Luxury and artificial intelligence might be seen as incompatible: on one hand, heritage, distinction, and the long term; on the other, automation, speed, and standardization. But while some industries are being disrupted by generative AI, the luxury sector is harnessing it and redefining the models of creation and distribution for the future, according to Olivier Reynaud and Rudy Lellouche, co-founders of Aive.
Where AI is accepted: performance, precision, discretion
Contrary to alarmist claims, the luxury sector is not lagging behind on AI. It is moving forward “slowly but surely”: on average, each House has deployed fewer than two AI use cases, out of twenty analyzed, and no single use case has been adopted by more than 30% of the Houses. This restraint is not a lack of ambition but a rejection of technological fascination within the luxury sector. Any innovation that threatens authenticity or exclusivity is ruled out. The luxury sector thus reminds us that uncontrolled innovation destroys more value than it creates.
Today, a majority of Houses have adopted or tested AI-based sales forecasting tools, while others use it for inventory allocation or to generate personalized content to strengthen customer relationships. AI is also being used to refine segmentation and better understand consumer expectations.

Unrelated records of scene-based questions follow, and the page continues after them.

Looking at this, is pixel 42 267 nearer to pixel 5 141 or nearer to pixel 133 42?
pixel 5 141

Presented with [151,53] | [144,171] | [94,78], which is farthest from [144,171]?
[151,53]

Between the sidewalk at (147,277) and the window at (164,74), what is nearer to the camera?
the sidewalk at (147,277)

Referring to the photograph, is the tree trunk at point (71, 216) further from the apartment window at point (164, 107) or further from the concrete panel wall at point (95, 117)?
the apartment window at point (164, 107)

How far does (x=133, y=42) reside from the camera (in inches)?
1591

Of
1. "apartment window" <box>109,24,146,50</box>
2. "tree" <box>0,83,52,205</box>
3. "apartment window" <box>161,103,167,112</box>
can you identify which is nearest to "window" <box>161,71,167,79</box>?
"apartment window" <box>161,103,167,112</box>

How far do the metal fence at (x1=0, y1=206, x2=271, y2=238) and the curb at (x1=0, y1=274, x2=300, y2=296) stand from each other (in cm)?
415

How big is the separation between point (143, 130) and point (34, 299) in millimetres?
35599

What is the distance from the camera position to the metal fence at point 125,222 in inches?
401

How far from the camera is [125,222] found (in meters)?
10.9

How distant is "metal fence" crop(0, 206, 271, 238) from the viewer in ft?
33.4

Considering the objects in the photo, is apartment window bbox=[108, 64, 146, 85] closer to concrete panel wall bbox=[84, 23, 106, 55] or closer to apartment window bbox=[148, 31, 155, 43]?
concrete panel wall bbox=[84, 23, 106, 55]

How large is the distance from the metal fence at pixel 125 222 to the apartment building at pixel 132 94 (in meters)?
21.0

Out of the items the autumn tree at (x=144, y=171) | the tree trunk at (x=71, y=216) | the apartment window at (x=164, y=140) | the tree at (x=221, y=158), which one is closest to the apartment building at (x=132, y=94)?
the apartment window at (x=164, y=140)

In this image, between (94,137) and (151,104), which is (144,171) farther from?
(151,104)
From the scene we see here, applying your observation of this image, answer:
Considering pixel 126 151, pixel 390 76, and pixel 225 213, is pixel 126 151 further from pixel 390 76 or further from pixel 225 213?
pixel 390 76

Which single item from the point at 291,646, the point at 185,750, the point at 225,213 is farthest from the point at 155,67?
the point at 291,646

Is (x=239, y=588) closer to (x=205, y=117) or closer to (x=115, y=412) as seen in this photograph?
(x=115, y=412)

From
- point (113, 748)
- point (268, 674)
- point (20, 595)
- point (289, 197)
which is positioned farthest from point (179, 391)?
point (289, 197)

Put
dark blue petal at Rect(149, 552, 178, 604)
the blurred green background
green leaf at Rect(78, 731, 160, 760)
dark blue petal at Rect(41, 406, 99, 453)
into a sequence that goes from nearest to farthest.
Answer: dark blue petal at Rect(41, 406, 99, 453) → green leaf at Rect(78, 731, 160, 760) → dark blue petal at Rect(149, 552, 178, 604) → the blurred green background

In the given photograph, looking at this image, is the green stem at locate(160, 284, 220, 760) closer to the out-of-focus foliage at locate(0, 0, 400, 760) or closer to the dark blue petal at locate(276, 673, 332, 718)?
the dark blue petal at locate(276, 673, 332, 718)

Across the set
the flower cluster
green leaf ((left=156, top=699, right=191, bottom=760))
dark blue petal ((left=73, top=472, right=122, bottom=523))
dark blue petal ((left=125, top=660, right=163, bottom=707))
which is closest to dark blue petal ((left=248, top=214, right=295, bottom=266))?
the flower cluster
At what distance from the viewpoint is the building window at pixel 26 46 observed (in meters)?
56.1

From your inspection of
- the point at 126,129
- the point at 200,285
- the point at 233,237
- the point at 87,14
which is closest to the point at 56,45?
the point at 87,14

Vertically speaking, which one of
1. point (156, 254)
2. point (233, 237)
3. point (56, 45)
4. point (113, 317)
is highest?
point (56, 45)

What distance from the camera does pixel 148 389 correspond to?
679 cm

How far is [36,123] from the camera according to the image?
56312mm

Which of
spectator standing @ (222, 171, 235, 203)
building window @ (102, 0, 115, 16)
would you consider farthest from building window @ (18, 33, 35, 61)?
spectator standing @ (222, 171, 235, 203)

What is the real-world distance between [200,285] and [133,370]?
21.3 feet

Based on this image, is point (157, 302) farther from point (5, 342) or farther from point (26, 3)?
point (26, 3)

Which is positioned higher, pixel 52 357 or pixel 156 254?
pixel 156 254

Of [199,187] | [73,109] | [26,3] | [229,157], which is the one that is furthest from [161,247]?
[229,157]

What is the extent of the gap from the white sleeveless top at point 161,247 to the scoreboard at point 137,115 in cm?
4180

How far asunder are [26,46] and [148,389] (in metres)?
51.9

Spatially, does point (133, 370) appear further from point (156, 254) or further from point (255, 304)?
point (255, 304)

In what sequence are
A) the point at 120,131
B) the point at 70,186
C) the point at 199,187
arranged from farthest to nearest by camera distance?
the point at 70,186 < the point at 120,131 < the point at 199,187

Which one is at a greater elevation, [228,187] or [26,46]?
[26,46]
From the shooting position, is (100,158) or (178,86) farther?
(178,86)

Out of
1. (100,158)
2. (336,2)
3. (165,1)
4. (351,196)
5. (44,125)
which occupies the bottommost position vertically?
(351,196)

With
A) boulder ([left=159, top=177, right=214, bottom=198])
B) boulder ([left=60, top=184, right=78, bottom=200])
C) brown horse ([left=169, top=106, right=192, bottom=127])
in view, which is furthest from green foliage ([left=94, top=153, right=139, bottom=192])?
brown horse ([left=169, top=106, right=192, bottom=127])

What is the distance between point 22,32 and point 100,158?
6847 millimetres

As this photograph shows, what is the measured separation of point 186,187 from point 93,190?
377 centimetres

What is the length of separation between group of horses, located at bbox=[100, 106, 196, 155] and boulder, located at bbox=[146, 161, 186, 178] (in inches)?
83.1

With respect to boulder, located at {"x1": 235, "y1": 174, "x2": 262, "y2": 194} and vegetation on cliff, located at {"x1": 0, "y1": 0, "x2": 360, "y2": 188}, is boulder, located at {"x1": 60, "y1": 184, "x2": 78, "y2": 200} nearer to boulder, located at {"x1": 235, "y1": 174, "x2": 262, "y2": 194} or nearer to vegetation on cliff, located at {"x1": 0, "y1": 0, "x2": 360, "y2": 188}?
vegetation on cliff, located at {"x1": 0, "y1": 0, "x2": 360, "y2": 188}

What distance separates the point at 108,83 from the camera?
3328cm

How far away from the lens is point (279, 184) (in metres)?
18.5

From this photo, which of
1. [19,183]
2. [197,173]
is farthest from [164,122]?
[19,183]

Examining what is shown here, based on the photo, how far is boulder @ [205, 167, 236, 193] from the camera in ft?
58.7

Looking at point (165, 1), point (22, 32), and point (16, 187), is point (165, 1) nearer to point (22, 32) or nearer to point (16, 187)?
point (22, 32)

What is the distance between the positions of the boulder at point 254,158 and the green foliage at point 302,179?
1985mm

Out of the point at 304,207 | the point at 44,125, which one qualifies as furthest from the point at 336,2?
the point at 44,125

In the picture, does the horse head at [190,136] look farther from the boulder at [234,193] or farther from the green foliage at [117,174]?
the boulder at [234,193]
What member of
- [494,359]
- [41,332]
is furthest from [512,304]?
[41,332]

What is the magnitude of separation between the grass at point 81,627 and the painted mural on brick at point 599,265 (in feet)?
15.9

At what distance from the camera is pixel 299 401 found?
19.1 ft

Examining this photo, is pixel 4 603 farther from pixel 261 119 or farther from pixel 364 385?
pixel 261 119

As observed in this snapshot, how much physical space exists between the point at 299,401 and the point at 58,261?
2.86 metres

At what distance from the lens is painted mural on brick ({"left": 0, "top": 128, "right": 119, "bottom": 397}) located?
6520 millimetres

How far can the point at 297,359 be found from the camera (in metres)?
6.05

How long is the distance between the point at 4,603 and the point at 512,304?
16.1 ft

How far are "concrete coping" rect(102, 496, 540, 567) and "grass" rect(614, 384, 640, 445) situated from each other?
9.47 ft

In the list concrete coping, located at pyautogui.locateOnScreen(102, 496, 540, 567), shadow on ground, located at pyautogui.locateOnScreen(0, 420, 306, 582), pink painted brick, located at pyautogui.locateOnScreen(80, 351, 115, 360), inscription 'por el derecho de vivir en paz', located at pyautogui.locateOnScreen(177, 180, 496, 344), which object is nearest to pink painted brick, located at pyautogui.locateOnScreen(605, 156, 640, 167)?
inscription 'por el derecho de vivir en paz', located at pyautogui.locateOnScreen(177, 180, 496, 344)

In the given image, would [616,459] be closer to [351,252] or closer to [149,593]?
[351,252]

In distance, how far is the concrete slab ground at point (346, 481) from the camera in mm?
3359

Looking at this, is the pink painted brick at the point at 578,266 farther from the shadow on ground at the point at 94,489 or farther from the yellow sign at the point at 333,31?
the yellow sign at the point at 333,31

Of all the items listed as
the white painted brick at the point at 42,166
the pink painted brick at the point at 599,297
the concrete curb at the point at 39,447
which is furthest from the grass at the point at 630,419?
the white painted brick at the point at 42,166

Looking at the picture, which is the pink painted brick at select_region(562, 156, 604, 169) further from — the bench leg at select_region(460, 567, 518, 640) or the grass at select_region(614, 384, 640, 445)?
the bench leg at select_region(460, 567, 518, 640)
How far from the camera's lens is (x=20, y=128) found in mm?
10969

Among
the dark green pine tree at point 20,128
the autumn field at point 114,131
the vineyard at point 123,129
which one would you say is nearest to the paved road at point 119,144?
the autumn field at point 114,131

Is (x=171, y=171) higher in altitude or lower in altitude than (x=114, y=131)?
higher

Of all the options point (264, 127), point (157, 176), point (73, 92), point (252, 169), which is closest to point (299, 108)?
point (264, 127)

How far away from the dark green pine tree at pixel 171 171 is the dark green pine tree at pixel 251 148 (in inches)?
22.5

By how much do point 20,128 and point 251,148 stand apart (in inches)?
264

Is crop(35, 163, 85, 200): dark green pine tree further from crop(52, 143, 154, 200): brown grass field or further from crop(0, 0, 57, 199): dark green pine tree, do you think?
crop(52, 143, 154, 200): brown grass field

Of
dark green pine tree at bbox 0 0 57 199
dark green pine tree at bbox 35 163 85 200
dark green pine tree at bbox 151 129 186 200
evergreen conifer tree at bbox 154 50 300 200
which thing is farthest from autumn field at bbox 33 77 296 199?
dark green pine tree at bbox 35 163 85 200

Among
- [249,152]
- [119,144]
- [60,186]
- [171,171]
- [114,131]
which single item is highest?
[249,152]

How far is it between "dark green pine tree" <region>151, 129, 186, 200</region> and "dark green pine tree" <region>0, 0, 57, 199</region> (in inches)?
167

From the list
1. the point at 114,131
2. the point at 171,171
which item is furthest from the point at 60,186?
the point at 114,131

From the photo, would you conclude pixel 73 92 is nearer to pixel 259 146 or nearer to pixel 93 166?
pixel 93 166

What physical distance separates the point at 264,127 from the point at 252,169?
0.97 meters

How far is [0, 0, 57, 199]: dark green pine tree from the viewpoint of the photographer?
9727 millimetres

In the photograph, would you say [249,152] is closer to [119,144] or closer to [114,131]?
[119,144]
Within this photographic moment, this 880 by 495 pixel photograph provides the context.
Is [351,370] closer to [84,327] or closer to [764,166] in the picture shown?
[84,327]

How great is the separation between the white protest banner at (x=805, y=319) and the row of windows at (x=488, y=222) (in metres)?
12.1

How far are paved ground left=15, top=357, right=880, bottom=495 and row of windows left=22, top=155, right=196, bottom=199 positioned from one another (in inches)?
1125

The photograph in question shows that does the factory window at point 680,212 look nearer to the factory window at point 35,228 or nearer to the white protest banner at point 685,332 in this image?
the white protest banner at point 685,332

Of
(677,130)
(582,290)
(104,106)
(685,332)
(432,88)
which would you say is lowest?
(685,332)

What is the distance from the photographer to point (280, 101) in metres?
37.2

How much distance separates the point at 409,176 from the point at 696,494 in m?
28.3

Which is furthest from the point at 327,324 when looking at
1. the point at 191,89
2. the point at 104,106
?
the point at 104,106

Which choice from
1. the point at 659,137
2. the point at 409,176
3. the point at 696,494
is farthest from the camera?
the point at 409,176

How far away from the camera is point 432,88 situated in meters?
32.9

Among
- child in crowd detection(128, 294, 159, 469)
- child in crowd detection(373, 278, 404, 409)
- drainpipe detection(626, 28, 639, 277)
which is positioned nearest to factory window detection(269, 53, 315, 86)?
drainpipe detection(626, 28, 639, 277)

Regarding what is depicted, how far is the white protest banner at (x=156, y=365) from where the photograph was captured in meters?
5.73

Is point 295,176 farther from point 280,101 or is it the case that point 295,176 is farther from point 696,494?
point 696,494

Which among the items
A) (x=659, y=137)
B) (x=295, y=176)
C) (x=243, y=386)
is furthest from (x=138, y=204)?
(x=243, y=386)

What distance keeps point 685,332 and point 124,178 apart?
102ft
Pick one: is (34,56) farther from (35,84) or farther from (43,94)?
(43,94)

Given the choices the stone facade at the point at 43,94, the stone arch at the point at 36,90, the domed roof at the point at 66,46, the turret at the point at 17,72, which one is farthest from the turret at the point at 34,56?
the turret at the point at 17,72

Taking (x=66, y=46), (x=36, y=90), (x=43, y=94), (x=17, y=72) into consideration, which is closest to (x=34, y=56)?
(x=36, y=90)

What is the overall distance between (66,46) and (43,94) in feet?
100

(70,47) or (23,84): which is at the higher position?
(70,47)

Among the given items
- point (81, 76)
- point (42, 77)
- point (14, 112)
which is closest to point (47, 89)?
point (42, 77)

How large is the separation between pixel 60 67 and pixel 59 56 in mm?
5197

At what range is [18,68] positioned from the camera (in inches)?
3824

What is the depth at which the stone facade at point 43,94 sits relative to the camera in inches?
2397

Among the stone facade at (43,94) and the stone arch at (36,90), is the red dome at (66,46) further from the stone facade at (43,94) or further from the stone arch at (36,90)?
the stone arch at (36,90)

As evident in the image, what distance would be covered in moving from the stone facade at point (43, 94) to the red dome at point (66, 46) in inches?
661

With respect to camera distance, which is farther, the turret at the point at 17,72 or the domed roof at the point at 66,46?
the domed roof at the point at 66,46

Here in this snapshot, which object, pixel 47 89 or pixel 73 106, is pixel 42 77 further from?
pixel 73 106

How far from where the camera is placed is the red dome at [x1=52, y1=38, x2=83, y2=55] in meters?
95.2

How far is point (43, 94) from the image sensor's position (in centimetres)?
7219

According to projections, approximately 30% of employees’ working time in Europe and the United States could be automated by generative AI by 2030 in the luxury sector.
This automation primarily affects marketing, operations, and back-office functions, but largely spares “signature” creation. The luxury sector adopts AI when it enhances precision, efficiency, and intimacy with the customer, while remaining invisible and serving the human vision.
Creation: the line the luxury sector refuses to cross
Less than 5% of creative processes incorporate AI, and this is a strategic choice: no House considers AI a substitute for the Creative Director.
Experiments focus on three specific objectives: broadening sources of inspiration, facilitating the visualization of concepts, and accelerating certain technical stages.
However, some fashion houses are already exploring innovative creative uses. Jacquemus used generative AI to create visual content, notably a campaign where giant bags appeared to be wandering the streets. Similarly, Prada Beauty integrated AI into a campaign reinterpreting images of its fragrances via a visual generator. These campaigns reveal that AI can generate spectacular visuals. But the strategy behind these creations remains too subtle and thoughtful to have been conceived solely by a machine. The staging, the narrative, and their integration into the brand identity require a nuanced understanding of the audience and the codes of luxury that only human intuition can orchestrate.
In the luxury sector, creativity cannot be delegated to a machine.
AI plays an amplifying role, designed to enhance the creative capacity of teams while remaining under human supervision. It becomes a tool for augmentation, never an autonomous actor in the artistic vision.
An inevitable acceleration, but under strict conditions
Caution does not hinder the acceleration of AI; it structures it: luxury houses are ramping up their experiments, with more than five new applications already underway or under consideration, and adoption rates set to double rapidly.
This momentum is accompanied by a shift: the challenge is no longer to produce raw generative AI, but to deploy tools capable of analyzing content (images, voices, emotions, scenes), organizing data that is difficult to exploit, and automating processes without diminishing creativity. AI now offers controlled variations, measures performance, and amplifies expertise. It is a technology that supports human decision-making, never a substitute for it.
At a time when the attention economy is flooding platforms with standardized content, the luxury sector is taking a different path. It prioritizes discreet, controlled AI aligned with a strong, human-centered creative vision. The challenge is not to delegate creation to machines, but to build a demanding collaboration between artistic intuition and technological power.
Far from being a risk-averse sector, the luxury industry is, on the contrary, rigorous in its choices regarding innovation. By protecting its heritage while experimenting with new tools, the luxury industry is charting a course that could inspire all creative industries: that of disciplined, responsible, and human-centered artificial intelligence. What if, ultimately, the future of creative AI were to be built precisely where we refuse to let it impose itself as the sole protagonist?